LANDER GYSELINCK: Mijn vader heeft ook nog gedrumd – hij kon megagoed rock spelen, in de stijl van John Bonham of Ginger Baker. Hij heeft mij wat lessen proberen te geven, maar daar is niet veel van blijven hangen, vrees ik. Ik kan tot op vandaag nog altijd geen deftige rockfill spelen. Toen ik een jaar of vier was, kreeg ik van de sint een Mickey Mouse-drumstel. Echt super crappy. Twee jaar later deed een vriendje hetzelfde drumstel weg. Dat wilde ik per se hebben omdat ik dan twee basdrums had, net als Terry Bozzio en Aynsley Dunbar, de drummers van Frank Zappa. Al die gekke instrumentale stukken van Zappa, dat is de soundtrack van mijn lagereschooltijd.

Waarom zijn jullie jazz beginnen te studeren?

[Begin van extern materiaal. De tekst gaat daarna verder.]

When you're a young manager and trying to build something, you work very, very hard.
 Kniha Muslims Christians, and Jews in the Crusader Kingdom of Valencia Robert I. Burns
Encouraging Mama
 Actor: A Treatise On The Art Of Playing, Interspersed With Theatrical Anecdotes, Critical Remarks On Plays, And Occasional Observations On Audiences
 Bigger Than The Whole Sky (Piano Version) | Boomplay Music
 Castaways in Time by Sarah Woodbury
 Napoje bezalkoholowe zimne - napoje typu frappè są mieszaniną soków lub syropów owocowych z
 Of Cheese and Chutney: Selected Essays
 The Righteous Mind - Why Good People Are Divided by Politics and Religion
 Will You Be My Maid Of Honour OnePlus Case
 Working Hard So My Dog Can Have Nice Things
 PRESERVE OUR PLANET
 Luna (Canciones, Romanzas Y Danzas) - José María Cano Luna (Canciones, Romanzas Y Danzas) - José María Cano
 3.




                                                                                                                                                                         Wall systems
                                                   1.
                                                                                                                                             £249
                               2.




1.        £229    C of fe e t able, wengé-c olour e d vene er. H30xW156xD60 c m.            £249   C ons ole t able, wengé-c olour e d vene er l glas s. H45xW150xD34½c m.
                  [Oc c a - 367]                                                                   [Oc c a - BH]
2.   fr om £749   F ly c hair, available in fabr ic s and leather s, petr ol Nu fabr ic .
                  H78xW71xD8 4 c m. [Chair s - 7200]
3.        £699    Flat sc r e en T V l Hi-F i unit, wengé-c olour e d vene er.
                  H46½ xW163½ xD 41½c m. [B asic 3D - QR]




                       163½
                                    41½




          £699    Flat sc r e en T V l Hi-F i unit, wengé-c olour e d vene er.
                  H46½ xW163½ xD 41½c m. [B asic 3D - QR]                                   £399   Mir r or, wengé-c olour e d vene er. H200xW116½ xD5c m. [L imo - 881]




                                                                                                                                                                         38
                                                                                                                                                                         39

GYSELINCK: Toenik zestien was, ben ik langs de foute kant in de jazz gerold. Chick Corea Elektric Band, Mahavishnu Orchestra, de elektrische Miles Davis en meer van die groovy fusion. Muziek die al een reactie was op de traditionele jazz. Die mindset heb ik nog. Ik breek graag met tradities. En dat is voor jou niet anders, toch?

BOUTTERY: Nee. Het was bij mij geen liefde op het eerste gezicht met de jazz. Ik ben eerst in rockgroepjes beginnen te spelen. Toen heb ik ook voor het eerst van het muzikantenbestaan geproefd: overdag niet naar school gaan omdat ik de avond tevoren in Gent had opgetreden. Heel cool vond ik dat.

En dat mocht ook zomaar van thuis?

BOUTTERY: Mijn ouders zijn gelukkig vertrouwd met de muziekwereld, ze hebben me nooit tegengehouden. Op school zegden de leraars wel dat ik burgerlijk ingenieur of zo moest worden omdat ik goed was in wiskunde. Maar tegen die tijd was het al te laat.

GYSELINCK: Ik denk niet dat iemand me ooit hadden kúnnen verbieden om muziek te maken. Er bestond gewoon niets anders voor mij. Ik droomde er zelfs over. Dan werd ik wakker en had ik een heel concert bij Zappa achter de drums gezeten. Ik moet ne rare kleine geweest zijn.

Jullie gingen uiteindelijk aan het conservatorium van Brussel studeren, bij meester Stéphane Galland.

BOUTTERY: Stéphane gaf heel persoonlijk les, en hij kon diep graven. Hij daagde je uit om creatief boven jezelf uit te stijgen. Mocht ik een leraar hebben gehad die alleen kopieën van zichzelf wilde maken, dan had ik me opgesloten gevoeld.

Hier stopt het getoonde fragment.